In <user-bac20ebe1220@xymon.invalid> Steve Holmes <user-ec1bf77b1b44@xymon.invalid> writes:
Please see below, there is a problem with disk monitoring on one of the
server. Can some one tell me if I did something wrong?
W]d Jul 28 10:34:31 EDT 2010 - Filesystems NOT ok
7% / (8816628% used) has reached the PANIC level (95%)

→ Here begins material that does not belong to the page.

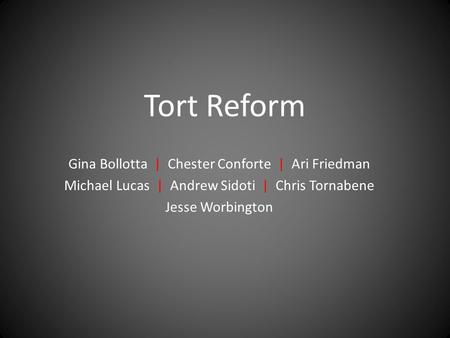 Tort Reform Gina Bollotta | Chester Conforte | Ari Friedman Michael Lucas | Andrew Sidoti | Chris Tornabene Jesse Worbington.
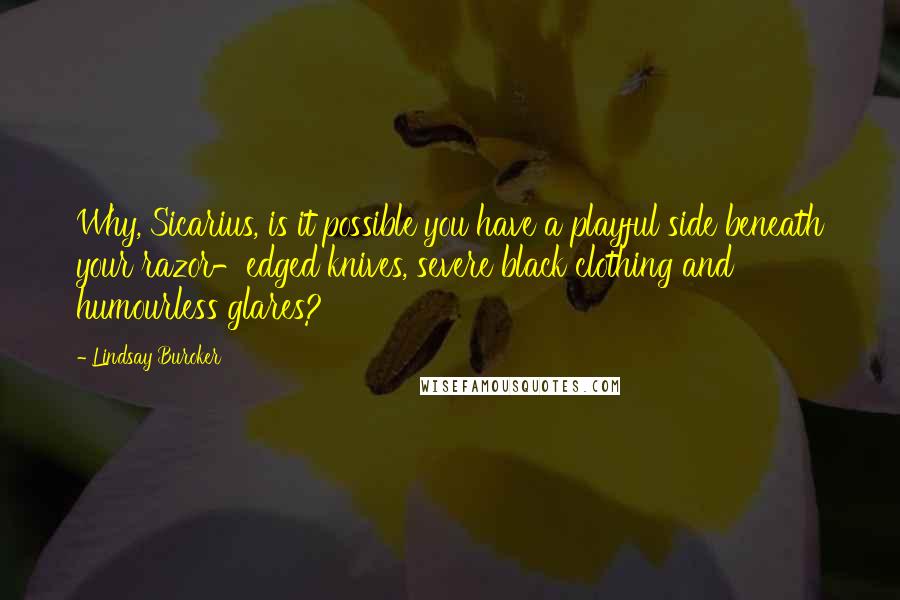 Lindsay Buroker Quotes: Why, Sicarius, is it possible you have a playful side beneath your razor-edged knives, severe black clothing and humourless glares?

38% /u01 (90371708% used) has reached the PANIC level (95%)
Filesystem 10
4-b]ocks Used Available Capacity Mounted on
/dev/sda9 9920592 591896 8816628 7% /
/dev/sda10 152435112 54195172 90371708 38% /u01
/dev/sda8 9920592 154056 9254468 2% /tmp
It appears that Xymon has slipped one field to the left in parsing the df
output. The string at the beginning of each of the lines before the actual
df ouput should be the name of the filesystem (plus an icon, but we'll
ignore that for now). Then it is using the available number as the percent
used, which, of course, is huge.
I don't know if this is causing the problem but there is some funkiness with
the first line of the df output. It is broken between the 10 and the 4 and
there is a ']' instead of an 'l' in the word "blocks". Maybe this is a
cut/paste error, but if not, it is certainly not right.
There is a bug somewhere in the Xymon 4.3.0-beta code with the "df"
status handling. I've seen it cause random RRD files to appear for
systems that don't have such filesystems, and occasionally it would
also result in this behaviour where a disk status goes wild.
I haven't been able to nail it yet, mostly because it seems to happen
very rarely and completely without any pattern. It would seem like
some sort of memory corruption problem, but I've had the client-message
handler running for days with valgrind (memory access checker) enabled,
and it came up with nothing.
Very annoying.
Regards,
Henrik